ChCC is a human rights- and evidence-based social protection system aimed at eliminating socioeconomic differences between children from gestation through pre-kindergarten. From its start, a presidential council sought regional, national and international input from experts, civil society and community actors across sectors. By 2007, new initiatives were introduced, providing universal access to parental protection, nursery and pre-school, improved prenatal care, birth with paternal participation and improved well child care, all with added support for vulnerable families.
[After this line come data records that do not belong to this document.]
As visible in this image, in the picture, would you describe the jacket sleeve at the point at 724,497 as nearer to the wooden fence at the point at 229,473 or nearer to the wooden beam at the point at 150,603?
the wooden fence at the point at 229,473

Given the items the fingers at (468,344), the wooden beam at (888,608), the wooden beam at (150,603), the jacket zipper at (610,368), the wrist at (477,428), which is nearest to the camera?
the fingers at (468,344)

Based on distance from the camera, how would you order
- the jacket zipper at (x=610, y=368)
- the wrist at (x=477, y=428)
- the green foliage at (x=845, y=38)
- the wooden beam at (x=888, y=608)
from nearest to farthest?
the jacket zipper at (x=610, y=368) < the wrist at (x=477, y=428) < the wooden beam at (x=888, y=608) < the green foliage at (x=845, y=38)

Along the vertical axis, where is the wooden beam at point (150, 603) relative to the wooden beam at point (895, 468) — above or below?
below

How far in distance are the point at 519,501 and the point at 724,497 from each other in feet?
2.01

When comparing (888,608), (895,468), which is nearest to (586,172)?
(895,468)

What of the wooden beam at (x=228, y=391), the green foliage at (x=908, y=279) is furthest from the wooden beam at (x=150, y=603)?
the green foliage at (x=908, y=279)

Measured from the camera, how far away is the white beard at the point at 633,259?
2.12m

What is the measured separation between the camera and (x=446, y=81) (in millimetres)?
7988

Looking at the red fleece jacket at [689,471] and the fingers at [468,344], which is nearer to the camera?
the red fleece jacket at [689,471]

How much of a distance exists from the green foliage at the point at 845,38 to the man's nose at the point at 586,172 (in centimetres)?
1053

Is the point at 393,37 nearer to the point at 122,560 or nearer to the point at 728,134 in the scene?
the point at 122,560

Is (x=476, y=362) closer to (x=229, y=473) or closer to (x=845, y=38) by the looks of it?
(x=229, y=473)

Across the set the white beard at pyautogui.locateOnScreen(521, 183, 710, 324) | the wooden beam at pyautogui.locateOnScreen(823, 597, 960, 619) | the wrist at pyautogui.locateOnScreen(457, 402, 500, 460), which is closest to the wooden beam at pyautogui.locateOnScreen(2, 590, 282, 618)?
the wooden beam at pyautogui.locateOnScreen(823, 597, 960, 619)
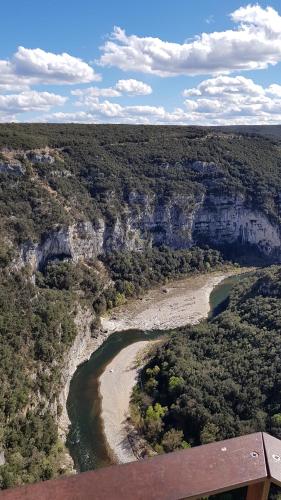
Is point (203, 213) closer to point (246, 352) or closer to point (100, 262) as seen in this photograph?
point (100, 262)

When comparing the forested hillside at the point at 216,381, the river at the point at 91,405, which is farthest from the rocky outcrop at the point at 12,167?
the forested hillside at the point at 216,381

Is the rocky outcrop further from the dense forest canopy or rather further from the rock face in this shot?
the rock face

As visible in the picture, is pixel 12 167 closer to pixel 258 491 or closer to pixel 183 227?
pixel 183 227

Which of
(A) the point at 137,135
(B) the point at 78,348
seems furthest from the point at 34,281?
(A) the point at 137,135

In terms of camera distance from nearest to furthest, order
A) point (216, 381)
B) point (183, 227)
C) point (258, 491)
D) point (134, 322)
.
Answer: point (258, 491), point (216, 381), point (134, 322), point (183, 227)

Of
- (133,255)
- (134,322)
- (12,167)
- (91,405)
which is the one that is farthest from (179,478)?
(133,255)
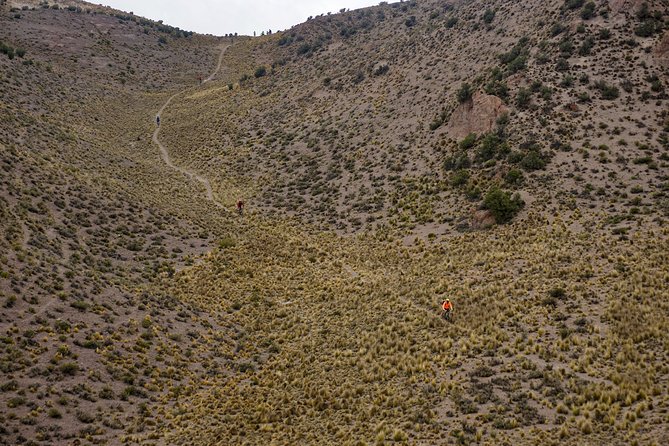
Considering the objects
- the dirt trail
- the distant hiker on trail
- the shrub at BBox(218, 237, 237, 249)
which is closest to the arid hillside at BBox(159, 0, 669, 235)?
the dirt trail

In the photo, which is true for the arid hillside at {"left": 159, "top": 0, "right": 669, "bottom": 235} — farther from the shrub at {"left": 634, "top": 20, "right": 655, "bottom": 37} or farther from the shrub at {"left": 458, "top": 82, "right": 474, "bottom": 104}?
the shrub at {"left": 458, "top": 82, "right": 474, "bottom": 104}

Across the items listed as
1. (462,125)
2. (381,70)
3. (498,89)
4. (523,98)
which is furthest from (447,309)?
(381,70)

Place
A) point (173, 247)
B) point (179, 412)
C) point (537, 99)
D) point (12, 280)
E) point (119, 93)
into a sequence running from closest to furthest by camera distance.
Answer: point (179, 412), point (12, 280), point (173, 247), point (537, 99), point (119, 93)

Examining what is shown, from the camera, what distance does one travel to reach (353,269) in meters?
35.8

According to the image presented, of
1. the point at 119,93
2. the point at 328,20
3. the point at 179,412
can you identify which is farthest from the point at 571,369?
the point at 328,20

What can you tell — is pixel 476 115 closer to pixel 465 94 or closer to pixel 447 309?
pixel 465 94

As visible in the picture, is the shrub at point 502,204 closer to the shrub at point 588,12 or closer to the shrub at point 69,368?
the shrub at point 588,12

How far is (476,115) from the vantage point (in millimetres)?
47406

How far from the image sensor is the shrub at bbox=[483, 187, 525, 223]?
34375mm

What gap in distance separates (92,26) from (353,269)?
9958 cm

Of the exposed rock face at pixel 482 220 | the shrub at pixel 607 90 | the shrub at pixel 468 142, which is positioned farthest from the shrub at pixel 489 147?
the shrub at pixel 607 90

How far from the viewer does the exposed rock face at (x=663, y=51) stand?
42.5m

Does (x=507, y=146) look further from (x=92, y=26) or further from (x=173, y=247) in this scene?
(x=92, y=26)

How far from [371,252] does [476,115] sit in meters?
19.1
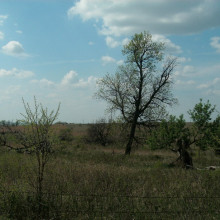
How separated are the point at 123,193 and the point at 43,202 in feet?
8.91

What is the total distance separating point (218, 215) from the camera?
639 centimetres

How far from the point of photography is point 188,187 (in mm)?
9039

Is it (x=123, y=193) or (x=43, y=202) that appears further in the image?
(x=123, y=193)

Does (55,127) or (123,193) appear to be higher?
(55,127)

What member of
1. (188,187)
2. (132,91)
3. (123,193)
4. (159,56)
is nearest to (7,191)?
(123,193)

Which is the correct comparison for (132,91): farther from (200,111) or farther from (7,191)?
(7,191)

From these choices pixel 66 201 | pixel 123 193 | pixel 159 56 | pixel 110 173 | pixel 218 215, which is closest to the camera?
pixel 218 215

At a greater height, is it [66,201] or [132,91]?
[132,91]

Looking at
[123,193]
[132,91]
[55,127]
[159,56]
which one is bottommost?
[123,193]

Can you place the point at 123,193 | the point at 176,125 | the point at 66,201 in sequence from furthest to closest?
the point at 176,125 < the point at 123,193 < the point at 66,201

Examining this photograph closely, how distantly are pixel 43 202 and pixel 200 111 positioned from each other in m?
12.1

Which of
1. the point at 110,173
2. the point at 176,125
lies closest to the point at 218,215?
the point at 110,173

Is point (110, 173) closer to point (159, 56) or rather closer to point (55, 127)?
point (55, 127)

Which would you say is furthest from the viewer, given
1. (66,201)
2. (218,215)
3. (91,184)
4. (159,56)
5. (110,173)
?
(159,56)
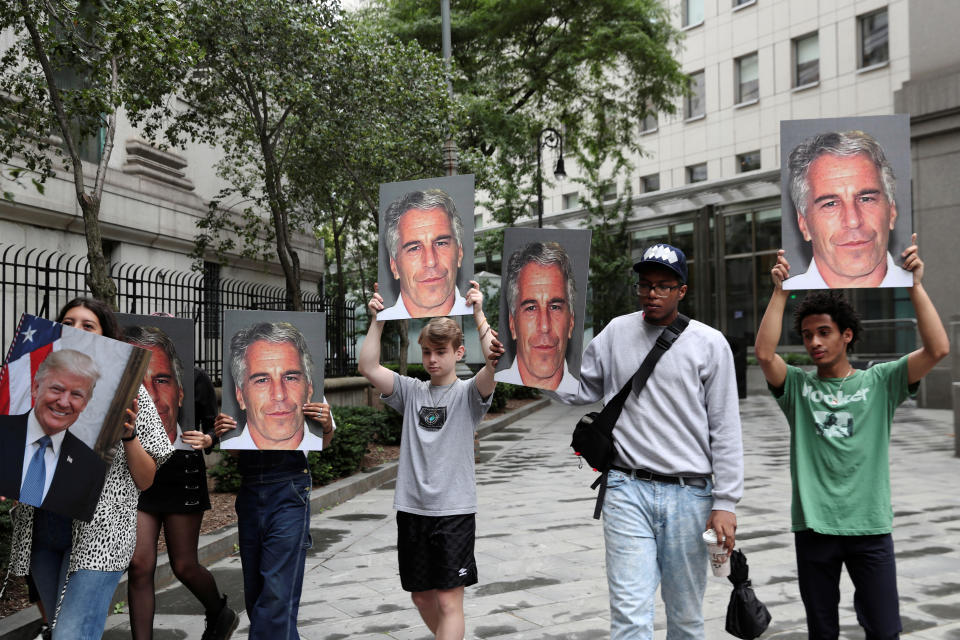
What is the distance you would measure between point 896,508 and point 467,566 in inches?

This ambitious agenda was feasible only through multisectoral action: The first stage of implementation began with creating a Coordinating Team (part of the Social Determinants of Health and Health Equity Secretariat) within the Ministry of Health. ChCC continues to be characterized by close collaboration between the Ministries of Planning and Health, sustained political support and municipal implementation through local inter-sectoral networks. Specifically, in 2009, ChCC was made mandatory in all municipalities. An accompanying decree established a Committee of Nine Ministers, including the Ministers of Planning, Health, Education, Justice, Women’s National Service, Finance, Presidency, Labor and Housing. The national technical committee was expanded to include all public services related to children, and a permanent working group was established. Implementation at the Regional level is coordinated by a Regional Cabinet and led by the Regional Ministerial Secretary of Planning, while the Director of each municipal Health Service Unit serves as territorial manager of the Local Intervention Network (the primary care center serves as the entry point for families).

The Registry Monitoring and Reference System (SDRM) was established with participation of all sectors in order to monitor and evaluate every child from entry in prenatal care to four years of age, measuring process, intermediate results and impact. SDRM’s software is accessible to all actors linked to the programme, facilitating immediate access to benefits. Since its inception, more than 650,000 pregnant women entered into ChCC, and in 2012, more than 638,000 home visits were made to vulnerable families. Since 2009, every child born in Chile receives a set of basic childcare aids. In response to its own aspirations for child development, Uruguay launched Uruguay Crece Contigo in 2012, modeled after ChCC.